_Selected extract_.
__________________________________________________

Sunday, April 06, 2014

Things That Go Bang!

My normal policy is not to let everyone know just what I have - I think not paying attention to the reputation that built up helped cost me some stolen guns. So I've never posted some of my guns before. But what the hell, here goes:

I loaded up the other morning and headed out to a very good friends' place to exercise both some guns and myself.

Clockwise from the upper right: first up is a Rock Island Armory GI style 1911. This puppy has a very soft spot in my heart - the gentleman who owns the place I shot at also has two older brothers, one a year older than me, and one I've been friends with since we were four. Their parents were of the "extra" variety to me - I was always welcome, encouraged, and helped from time to time. There are camping trips in our past. They were one of the first families to have a C-Band system, and I spent many an hour on the floor watching stuff no one else got to see - HBO and the like. I consumed many a meal under with my feet under their table, and even more cool - I got to shoot all their latest go bang toys over the years.

When the place burned down, I got a call not long afterwards from the youngest brother. I was to stop by his house and see he, his wife and his mom. I figured I'd be getting some money or something, but I wasn't sure, naturally. So, when I arrived and relaxed, M started in recalling those times growing up and how close we all were. And he brought up a very salient point - that they were not like other families. That they could recognize needs beyond just having cash - anyone could give me cash, but they weren't like that. He and his brothers knew that I had a Kimber Eclipse stolen, and that I also had Citadel 1911 fairly dressed out that perished in the fire, so that left me without a 1911. Well, that simply would not do - a gentleman always has a 1911 to arm himself with, so they got together and got me one, plus a box of ammo with some cash stuffed in with the shiny new hardball.

That firearm has far too much sentimental value to ever go bye bye for whatever reason. And besides, it shoots too well, too. I've always held that my eyes don't appreciate the tiny sights, but the truth is I do pretty well with 'em. The sight picture just seems a tad more precise than the blocky Novak style. I also prefer far more checkering on the grips and front strap, but this one ain't goin' nowheres. It has a charm all it's own.

Next up is a Ruger Single Six in .22LR. I've also got the 22 Mag cylinder but have no ammo. Single action six shooters are a favorite, and having one in .22LR is just a bonus. It's a sweetheart to shoot.

Then we come to another Ruger - a New Model Vacquero in .357Mag. You'll notice it's not .45Colt. Since .357 is a caliber I already have, it just made sense to me that when slightly rebuilding my collection to do without so many different calibers - concentrate on a few for simplicity's sake. Of course, with the ammo shortage and all, .45Colt shows up at the local Wally World with amazing regularity, and .357Mag and .38Sp are like hen's teeth. So much for that strategy.

__________________________________________________

_Data extract_.
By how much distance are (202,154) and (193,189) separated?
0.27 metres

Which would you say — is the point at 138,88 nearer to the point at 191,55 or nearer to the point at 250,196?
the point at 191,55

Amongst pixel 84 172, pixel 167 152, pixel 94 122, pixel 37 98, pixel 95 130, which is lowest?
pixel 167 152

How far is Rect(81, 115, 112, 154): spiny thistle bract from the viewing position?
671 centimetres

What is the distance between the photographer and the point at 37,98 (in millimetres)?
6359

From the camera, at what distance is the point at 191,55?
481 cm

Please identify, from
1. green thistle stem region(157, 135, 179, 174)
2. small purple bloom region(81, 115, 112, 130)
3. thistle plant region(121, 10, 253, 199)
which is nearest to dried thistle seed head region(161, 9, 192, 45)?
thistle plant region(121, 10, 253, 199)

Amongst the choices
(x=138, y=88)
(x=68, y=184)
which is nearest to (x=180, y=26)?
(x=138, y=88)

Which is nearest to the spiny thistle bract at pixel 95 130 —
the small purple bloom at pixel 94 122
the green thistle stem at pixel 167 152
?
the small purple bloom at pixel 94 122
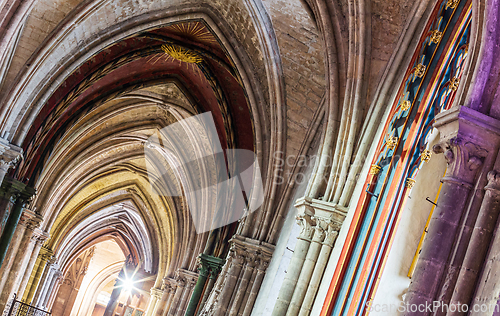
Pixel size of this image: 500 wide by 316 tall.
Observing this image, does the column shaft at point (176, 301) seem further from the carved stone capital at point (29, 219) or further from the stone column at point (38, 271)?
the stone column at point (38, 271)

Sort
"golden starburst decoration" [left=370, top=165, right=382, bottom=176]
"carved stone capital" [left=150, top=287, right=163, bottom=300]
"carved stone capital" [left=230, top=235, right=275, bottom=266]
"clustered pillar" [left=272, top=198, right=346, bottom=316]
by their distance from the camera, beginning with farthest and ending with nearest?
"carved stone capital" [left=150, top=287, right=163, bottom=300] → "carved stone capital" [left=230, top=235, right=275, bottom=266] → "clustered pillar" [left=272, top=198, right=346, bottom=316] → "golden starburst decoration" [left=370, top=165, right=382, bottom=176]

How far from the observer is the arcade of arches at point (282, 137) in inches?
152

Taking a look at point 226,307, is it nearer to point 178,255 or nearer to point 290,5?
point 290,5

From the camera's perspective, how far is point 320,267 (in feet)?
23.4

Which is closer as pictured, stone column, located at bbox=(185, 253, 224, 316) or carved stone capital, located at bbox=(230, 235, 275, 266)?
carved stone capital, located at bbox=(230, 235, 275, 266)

__________________________________________________

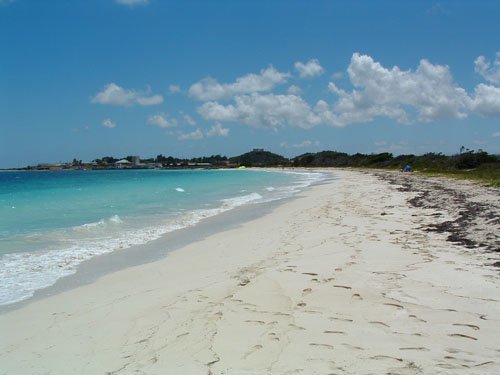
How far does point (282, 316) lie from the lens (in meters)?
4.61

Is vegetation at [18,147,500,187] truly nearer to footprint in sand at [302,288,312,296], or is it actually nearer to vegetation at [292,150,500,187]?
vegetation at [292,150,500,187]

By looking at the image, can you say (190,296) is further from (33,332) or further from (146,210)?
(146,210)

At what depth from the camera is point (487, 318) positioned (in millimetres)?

__________________________________________________

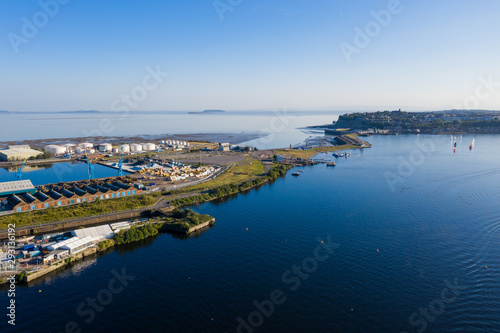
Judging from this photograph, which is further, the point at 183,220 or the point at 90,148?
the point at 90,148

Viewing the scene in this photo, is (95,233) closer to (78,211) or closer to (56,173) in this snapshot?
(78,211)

__________________________________________________

_Exercises_.
A. According to the gun blog post, which two 1911 pistols had the writer lost before receiving the Rock Island Armory gift?
B. Reproduce the gun blog post word for word, starting with "My normal policy" and going on through "guns and myself.".
C. Extend the gun blog post past its final sentence, carrying on in the same voice.
The material is separate from the gun blog post and unrelated to it.

_Results_.
A. A Kimber Eclipse, which was stolen, and a Citadel 1911, which perished in the fire.

B.
My normal policy is not to let everyone know just what I have - I think not paying attention to the reputation that built up helped cost me some stolen guns. So I've never posted some of my guns before. But what the hell, here goes:

I loaded up the other morning and headed out to a very good friends' place to exercise both some guns and myself.

C.
When shooting a double action like a 29 variant in .44Mag, it always feels like the backstrap is trying to hammer the web of my right hand, compared to a Blackhawk in the same caliber rolling in your wrist. Those spade grips sure seem recoil friendly to me. Not that I mind the recoil of the double action style unless we're talking some little five rounder with a two inch barrel. That size pistola in .44Mag would make an awesome self defense gat, but you'd never get past five rounds of practice with the thing. Or I wouldn't.

Ruger has a well earned rep for quality, overbuilt revolvers, and the single actions are not any different. I've had several over the years, and they've all performed flawlessly.

Then we reach across some mags to one of the reasons I'm writing this post - the Sig-Sauer Spartan 1911. Clearly, I bought this thing because it looked so freaking cool. I'd talked myself into buying one then turned around and talked myself right out of one for some time, but Sig had other plans. The Spartan was one of the full size 1911s that Sig decided to include in their "Buy One Full Size 1911 And Get This 1911-22 For Free. The tan 1911 in the back there is actually a .22 that appears to be 90% equal to a full size. It looks as big, but put 'em side by side and you can see the slide and frame are slightly narrower, and from the grip it's shorter as well.

But that's what it took to jar the money from my billfold. I'll be talking more about the Sigs here in just a minute.

The next weapon is another full size 1911 variant from Kimber - the Eclipse Custom II. I like the sights the way they are - even though about all I use it for is target practice, I'd rather not have to carry it with target sights should that become an option. It's got all the goodies I want - low profile night sights, sharp, well defined slide serrations (don't need the front ones, but I suppose it's more stylish with 'em), skeletonized hammer, extended beavertail grip safety, checkered front strap and nice checkering on the flat mainspring housing, a bit of beveling on the mag well, skeletonized long trigger and the cool polished blackened stainless flats contrasting with the flat black matte finish - it's one of my favorite gats (The other being a 686 six inch barrel Smith with Hogue grips).

Then we roll around to the 1911-22:

It sure looks like a full size, but you can see with the extra pins and such that the internals are gonna be different. I haven't read the disassembly instructions yet. The mainspring housing is a WWII style palm swell variety, the trigger, ambi safety, the beavertail grip safety, mag release and trigger are all plastic. I'm sure there are more. It's really a shade more tan, too.

The mag release and plunger tube appear to be steel. For being a matte finish, it is pretty smooth. Came with one mag only.

I couldn't get the front sight to line up and my super slow phone camera to capture it to save my a$$. But, low profile night sights. Yes!!!

The one mag and the slide locked back.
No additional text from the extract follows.